### Aim of the exercise:
In the records below, find the line with "Picture of Parker", then retype it and every following line exactly, stopping after the line with "ApartHotel Beira Mar do Recife". Leave the pictures out.

### Information given:

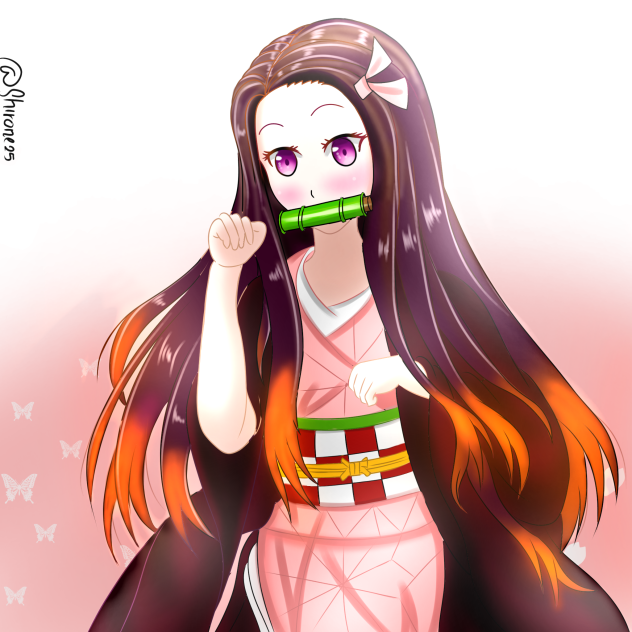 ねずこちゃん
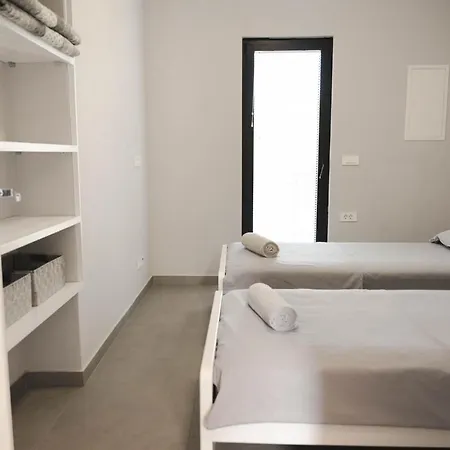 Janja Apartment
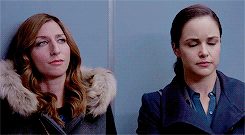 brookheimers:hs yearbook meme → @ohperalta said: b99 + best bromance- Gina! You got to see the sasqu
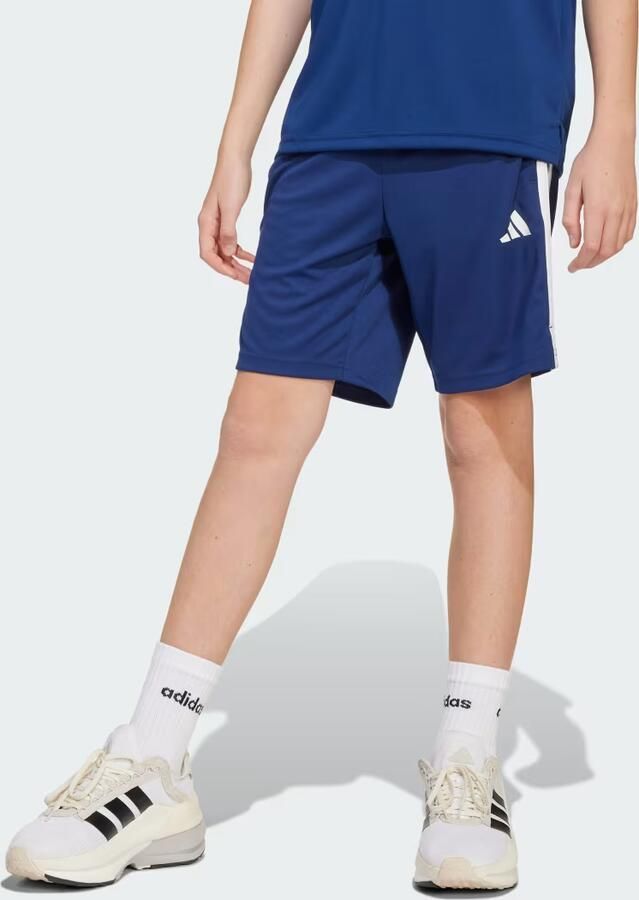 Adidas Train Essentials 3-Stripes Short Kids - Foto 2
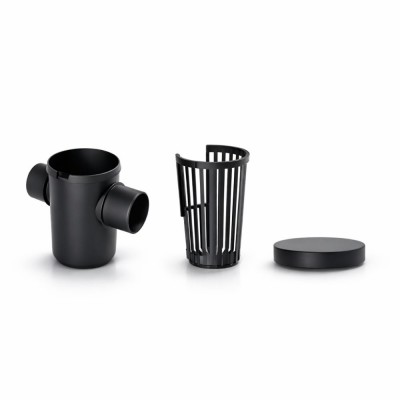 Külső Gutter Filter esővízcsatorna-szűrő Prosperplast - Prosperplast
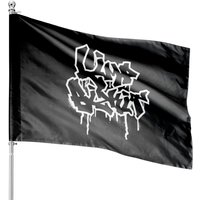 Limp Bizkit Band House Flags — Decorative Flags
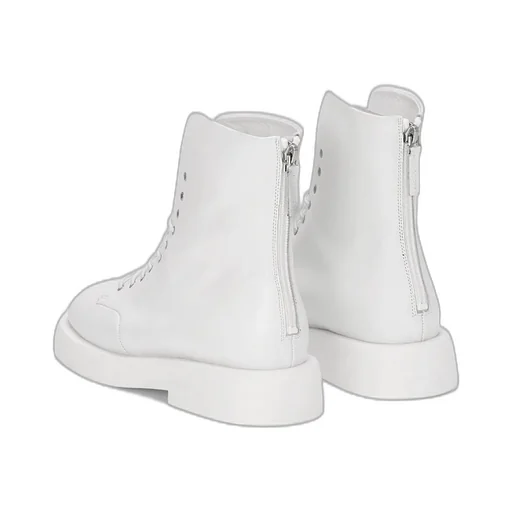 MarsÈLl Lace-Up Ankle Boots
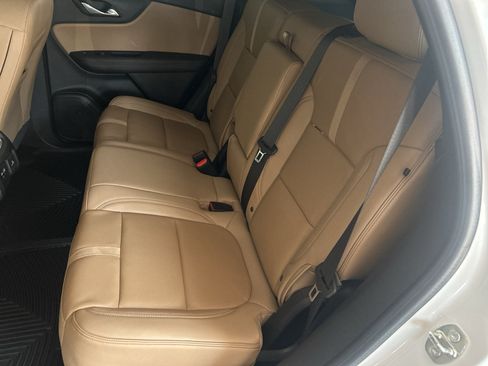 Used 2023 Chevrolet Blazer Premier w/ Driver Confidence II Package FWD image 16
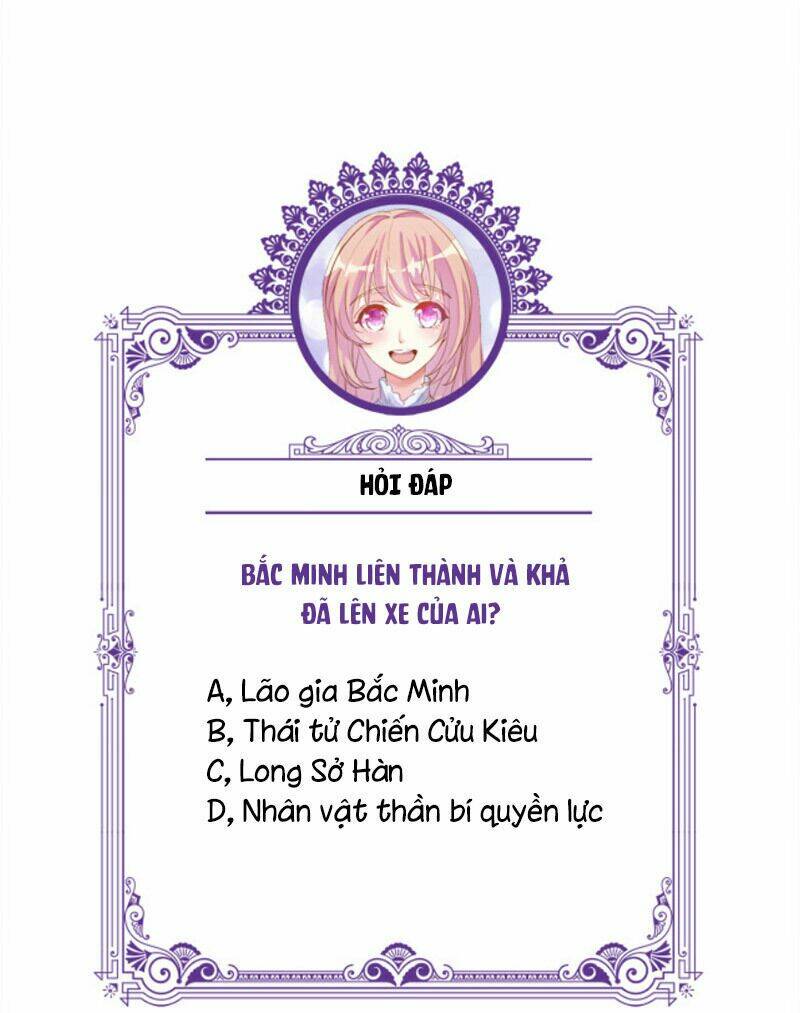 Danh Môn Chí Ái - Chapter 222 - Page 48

--

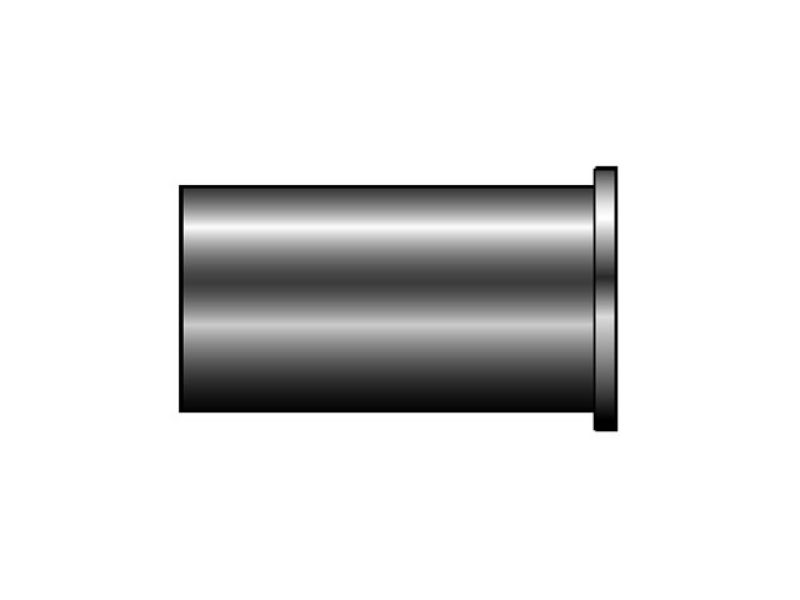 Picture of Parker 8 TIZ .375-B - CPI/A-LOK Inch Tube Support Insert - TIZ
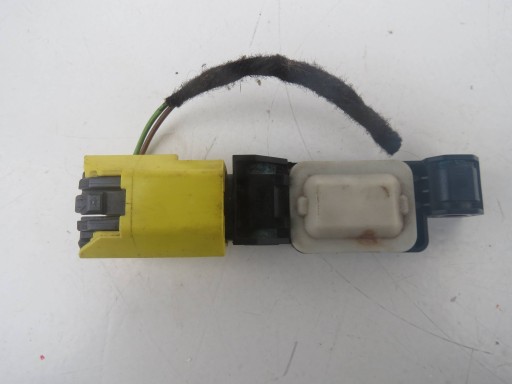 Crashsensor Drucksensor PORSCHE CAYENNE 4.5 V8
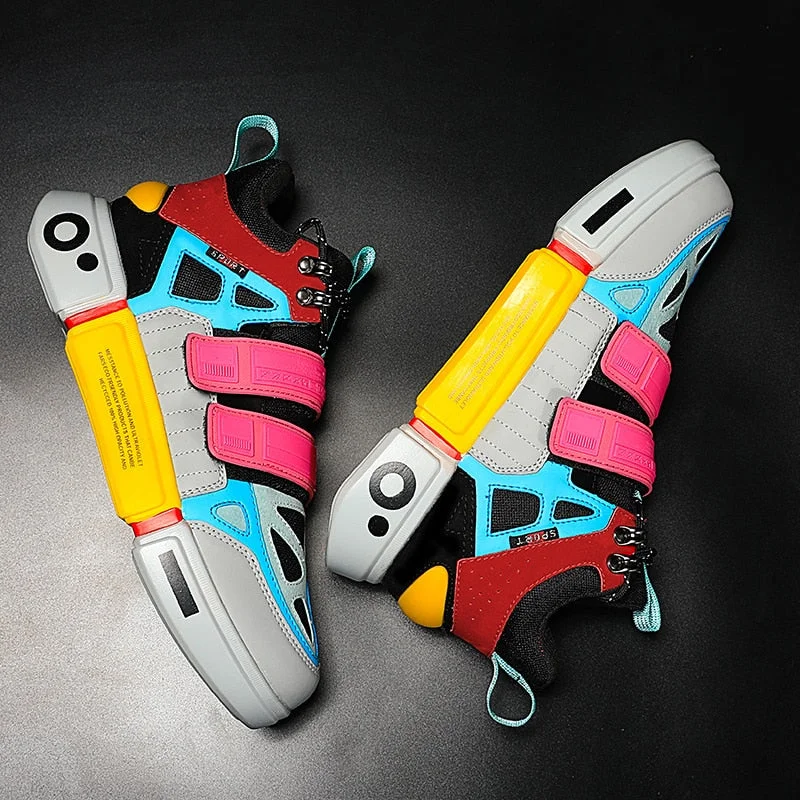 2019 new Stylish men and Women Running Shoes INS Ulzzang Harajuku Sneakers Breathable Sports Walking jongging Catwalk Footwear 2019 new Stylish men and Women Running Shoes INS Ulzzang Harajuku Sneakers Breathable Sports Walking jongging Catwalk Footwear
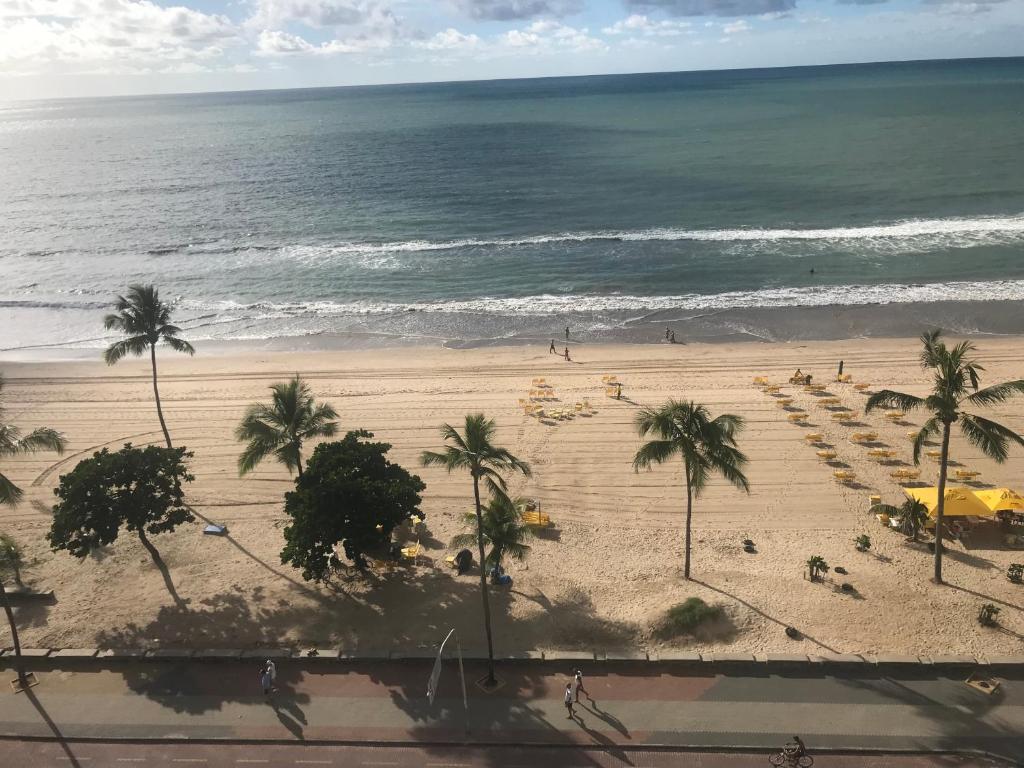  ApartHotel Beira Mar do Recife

### Solved exercise:
 Picture of Parker 8 TIZ .375-B - CPI/A-LOK Inch Tube Support Insert - TIZ
 Crashsensor Drucksensor PORSCHE CAYENNE 4.5 V8
 2019 new Stylish men and Women Running Shoes INS Ulzzang Harajuku Sneakers Breathable Sports Walking jongging Catwalk Footwear 2019 new Stylish men and Women Running Shoes INS Ulzzang Harajuku Sneakers Breathable Sports Walking jongging Catwalk Footwear
  ApartHotel Beira Mar do Recife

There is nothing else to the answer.